Data lines:
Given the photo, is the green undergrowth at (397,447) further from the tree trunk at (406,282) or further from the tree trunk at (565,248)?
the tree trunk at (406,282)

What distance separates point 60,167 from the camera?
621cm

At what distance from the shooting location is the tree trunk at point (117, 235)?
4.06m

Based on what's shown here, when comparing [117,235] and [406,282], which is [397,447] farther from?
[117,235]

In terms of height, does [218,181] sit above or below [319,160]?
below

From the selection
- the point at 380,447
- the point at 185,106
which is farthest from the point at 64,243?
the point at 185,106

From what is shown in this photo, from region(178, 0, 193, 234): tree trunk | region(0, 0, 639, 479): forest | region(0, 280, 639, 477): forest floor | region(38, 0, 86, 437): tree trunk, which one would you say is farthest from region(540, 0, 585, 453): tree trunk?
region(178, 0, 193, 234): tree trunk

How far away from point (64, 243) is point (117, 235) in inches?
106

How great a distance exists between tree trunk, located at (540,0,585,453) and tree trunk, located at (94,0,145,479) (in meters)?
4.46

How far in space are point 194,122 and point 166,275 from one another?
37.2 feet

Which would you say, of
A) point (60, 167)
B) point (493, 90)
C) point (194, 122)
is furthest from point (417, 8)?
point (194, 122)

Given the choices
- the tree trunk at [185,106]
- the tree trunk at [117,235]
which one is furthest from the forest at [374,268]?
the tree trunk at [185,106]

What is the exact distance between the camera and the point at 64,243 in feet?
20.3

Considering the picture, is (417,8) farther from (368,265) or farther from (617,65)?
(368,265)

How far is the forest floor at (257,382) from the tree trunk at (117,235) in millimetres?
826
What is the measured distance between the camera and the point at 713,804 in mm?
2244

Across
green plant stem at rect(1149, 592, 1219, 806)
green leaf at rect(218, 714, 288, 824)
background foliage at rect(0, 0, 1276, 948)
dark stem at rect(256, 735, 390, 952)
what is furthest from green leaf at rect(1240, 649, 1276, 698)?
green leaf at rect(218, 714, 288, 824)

Task statement: Please copy out every one of the records above word for word, keeping each line unchanged.

Correct result:
Given the photo, is the green undergrowth at (397,447) further from the tree trunk at (406,282) or further from the tree trunk at (565,248)?
the tree trunk at (406,282)

What distance separates point 60,167 from the camera?
621cm

At what distance from the shooting location is the tree trunk at point (117, 235)?
4.06m

Based on what's shown here, when comparing [117,235] and [406,282], which is [397,447] farther from?
[117,235]

In terms of height, does [218,181] sit above or below [319,160]?
below

From the selection
- the point at 380,447
- the point at 185,106
which is farthest from the point at 64,243?
the point at 185,106

From what is shown in this photo, from region(178, 0, 193, 234): tree trunk | region(0, 0, 639, 479): forest | region(0, 280, 639, 477): forest floor | region(38, 0, 86, 437): tree trunk, which one would you say is farthest from region(540, 0, 585, 453): tree trunk?
region(178, 0, 193, 234): tree trunk

How far away from point (64, 243) is point (117, 235) in inches?
106

How great a distance exists between tree trunk, located at (540,0,585,453) and tree trunk, located at (94,0,145,479) (in meters)?
4.46

How far in space are point 194,122 and point 166,275 from one another?
37.2 feet

Which would you say, of
A) point (60, 167)
B) point (493, 90)
C) point (194, 122)
is furthest from point (417, 8)?
point (194, 122)

Given the choices
- the tree trunk at [185,106]
- the tree trunk at [117,235]
which one is furthest from the forest at [374,268]?
the tree trunk at [185,106]

What is the exact distance between the camera and the point at 64,243 in feet?
20.3

Considering the picture, is (417,8) farther from (368,265) or farther from (617,65)?
(368,265)

How far is the forest floor at (257,382) from the tree trunk at (117,235) in millimetres?
826
What is the measured distance between the camera and the point at 713,804 in mm?
2244

Across
green plant stem at rect(1149, 592, 1219, 806)
green leaf at rect(218, 714, 288, 824)
background foliage at rect(0, 0, 1276, 948)
dark stem at rect(256, 735, 390, 952)
what is furthest from green leaf at rect(1240, 649, 1276, 698)?
green leaf at rect(218, 714, 288, 824)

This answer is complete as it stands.